En m`apprenant à bricoler pendant des heures à ses côtés sur son établi, il m'a appris l`amour du travail manuel et du travail bien fait. Il aimait d'ailleurs ce dicton hérité de son père et que je transmettrai à mon fils : « qui soigne ses chaussures aime longtemps » Et vous savez à quel point je soigne mes pieds : ils m`ont fait découvrir et aimer le monde.

En m`apprenant à ramasser pendant des heures les feuilles mortes au Canada, il m'a appris que le travail est un éternel recommencement, et appris le devoir de toujours finir ce qu`on a commencé. Et c`est un principe exigeant quand on songe à faire le tour du monde à bicyclette ou à traverser l`Afrique à pieds, un principe qui prend du temps…

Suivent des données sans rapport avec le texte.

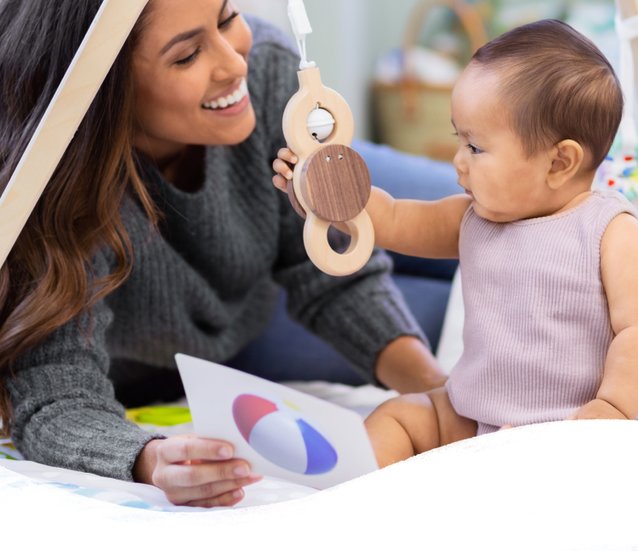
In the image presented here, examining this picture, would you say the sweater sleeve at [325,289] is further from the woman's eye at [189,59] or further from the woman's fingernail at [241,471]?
the woman's fingernail at [241,471]

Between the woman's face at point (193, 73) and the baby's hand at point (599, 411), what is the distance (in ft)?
1.66

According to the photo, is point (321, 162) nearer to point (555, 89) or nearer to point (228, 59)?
point (555, 89)

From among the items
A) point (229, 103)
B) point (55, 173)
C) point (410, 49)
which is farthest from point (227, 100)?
point (410, 49)

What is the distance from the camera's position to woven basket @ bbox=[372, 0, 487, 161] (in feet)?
10.3

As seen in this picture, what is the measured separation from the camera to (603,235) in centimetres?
80

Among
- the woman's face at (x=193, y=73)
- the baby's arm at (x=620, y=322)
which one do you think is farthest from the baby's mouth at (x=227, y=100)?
the baby's arm at (x=620, y=322)

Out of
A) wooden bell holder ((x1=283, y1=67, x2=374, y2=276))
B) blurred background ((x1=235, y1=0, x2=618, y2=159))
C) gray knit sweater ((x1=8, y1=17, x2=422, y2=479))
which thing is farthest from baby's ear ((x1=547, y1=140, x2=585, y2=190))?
blurred background ((x1=235, y1=0, x2=618, y2=159))

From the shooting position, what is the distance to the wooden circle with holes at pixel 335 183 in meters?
0.76

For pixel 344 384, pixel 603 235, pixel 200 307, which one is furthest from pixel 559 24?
pixel 344 384

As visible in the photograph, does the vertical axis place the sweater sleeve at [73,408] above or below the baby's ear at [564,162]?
below

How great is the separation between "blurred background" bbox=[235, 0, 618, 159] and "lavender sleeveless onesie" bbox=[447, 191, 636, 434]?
85.8 inches

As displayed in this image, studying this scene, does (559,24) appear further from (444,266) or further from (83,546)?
(444,266)

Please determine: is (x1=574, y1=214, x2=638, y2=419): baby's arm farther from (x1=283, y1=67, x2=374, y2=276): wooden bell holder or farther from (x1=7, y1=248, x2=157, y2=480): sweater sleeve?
(x1=7, y1=248, x2=157, y2=480): sweater sleeve

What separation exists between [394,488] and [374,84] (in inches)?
105
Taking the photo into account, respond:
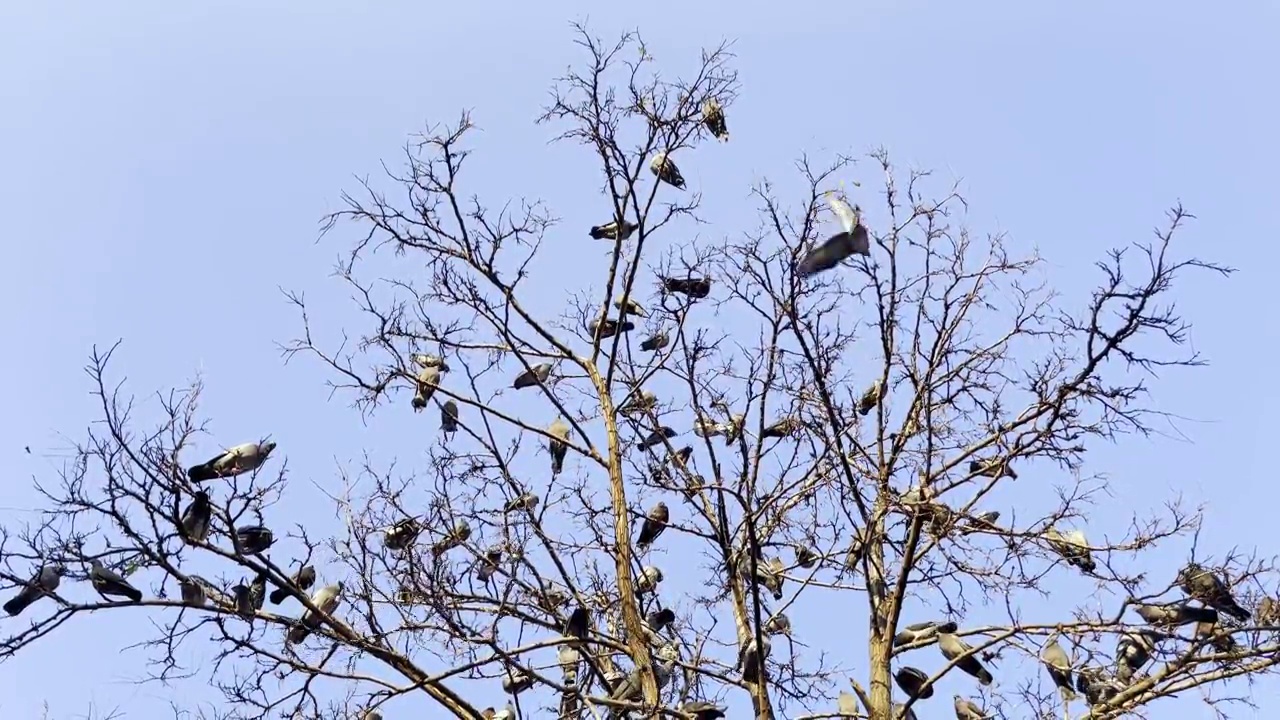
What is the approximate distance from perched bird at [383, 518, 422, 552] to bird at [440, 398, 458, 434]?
0.81 meters

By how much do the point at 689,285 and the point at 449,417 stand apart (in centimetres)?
185

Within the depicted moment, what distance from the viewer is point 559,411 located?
937cm

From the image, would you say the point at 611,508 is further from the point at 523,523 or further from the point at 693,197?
the point at 693,197

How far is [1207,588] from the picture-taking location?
717cm

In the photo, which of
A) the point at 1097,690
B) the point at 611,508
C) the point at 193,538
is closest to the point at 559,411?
the point at 611,508

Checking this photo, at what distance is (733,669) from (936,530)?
148cm

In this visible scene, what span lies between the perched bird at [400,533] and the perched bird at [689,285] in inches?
86.8

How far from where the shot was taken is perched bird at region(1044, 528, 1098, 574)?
312 inches

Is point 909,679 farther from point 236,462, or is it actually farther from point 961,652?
point 236,462

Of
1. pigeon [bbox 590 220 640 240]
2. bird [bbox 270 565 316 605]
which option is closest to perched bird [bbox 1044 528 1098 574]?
pigeon [bbox 590 220 640 240]

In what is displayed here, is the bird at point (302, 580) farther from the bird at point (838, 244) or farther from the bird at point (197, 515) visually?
the bird at point (838, 244)

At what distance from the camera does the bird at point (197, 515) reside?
23.4ft

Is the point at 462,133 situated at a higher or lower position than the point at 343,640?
higher

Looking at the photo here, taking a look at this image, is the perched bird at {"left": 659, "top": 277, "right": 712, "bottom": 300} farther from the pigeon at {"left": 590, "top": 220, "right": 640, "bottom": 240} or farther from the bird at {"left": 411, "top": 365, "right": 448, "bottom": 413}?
the bird at {"left": 411, "top": 365, "right": 448, "bottom": 413}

Son temps, il nous l'a, nous ses quatres enfants et sa femme, entièrement consacré.

L'ai-je jamais entendu dire « j`ai envie » ? Locution égotique et hédoniste faisant souvent office de credo dans notre société du désir.

Son seul désir était notre épanouissement et notre bonheur.

En cultivant un amour fidèle et serein avec ma mère, malgré les épreuves et des tempéraments dissemblables, il m'a prouvé que cette solidité du couple était le seul réel trésor qui nous est donné, et qu'il faut le préserver a tout prix. Ne pas le brader, ne pas le dilapider, ne pas le mettre en danger. Il m'a appris que c'est la seule valeur qui monte quand toutes les autres baissent.

J`étais pour lui un mystère. Le vilain petit canard de la couvée. Pourtant il m'a toujours accompagné dans mes choix étrangers à sa rationalité.

« Je n`ai fait que mon devoir de père » m`a-t-il dit l`autre jour, alors que nous nous succédions à son chevet.

Je saurai m`en souvenir, tous les jours qu`il me reste à vivre, maintenant que je fais moi aussi partie de la famille des pères.

Il fut un père exemplaire.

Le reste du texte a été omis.